TASK DESCRIPTION: Reproduce the passage of the article below on Vancouver taxi demand word for word, starting at "Before officials lowered" and ending at "cab, said Behjatnejad.".

Stricter booze laws packing city’s cabs

The moment downtown nightclubs close, Sean Behjatnejad’s office is flooded with calls.

The dispatcher at Vancouver’s Black Top & Checker Cabs said ever since B.C. introduced Canada’s strictest drunk-driving law on Sept. 20, taxi drivers “can’t even handle it.

“About a month ago on Friday nights we used to get 400 calls every hour. Now we get maybe 550,” he said yesterday.

Before officials lowered the blood-alcohol limit to 0.05 per cent from 0.08 fewer people were willing to fork out the money for a cab, said Behjatnejad.

“Now they still don’t have money, but they have no choice. People have to wait longer than they used to. Some of them get frustrated, some of them just walk.”

Other cab companies are also reporting that weekend partiers seem to be altering their plans.

“We’ve been getting a lot of new customers that haven’t called us before,” said Belinda, a dispatcher at MacLure’s Cabs, who would not give her full name.

MacLure’s drivers have also noticed that customers are “definitely more intoxicated,” said Belinda — possibly because they know they won’t be doing the driving themselves.

She added that drivers are earning more and “have been coming back in much better moods.”

Over Twitter, one of Metro Vancouver’s followers said he was told by three taxi companies they were too busy to pick him up on Saturday night. “I was finally picked up by a black top taxi after 30 minutes,” said the man, who uses the online handle @Clausito.

DATA BLOCK:
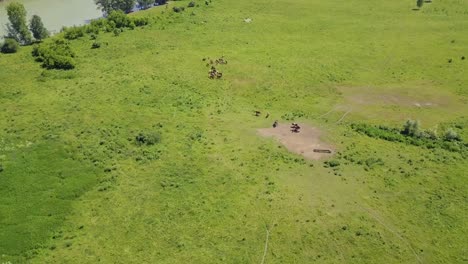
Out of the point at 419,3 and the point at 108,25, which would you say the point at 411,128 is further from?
the point at 108,25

FULL OUTPUT:
Before officials lowered the blood-alcohol limit to 0.05 per cent from 0.08 fewer people were willing to fork out the money for a cab, said Behjatnejad.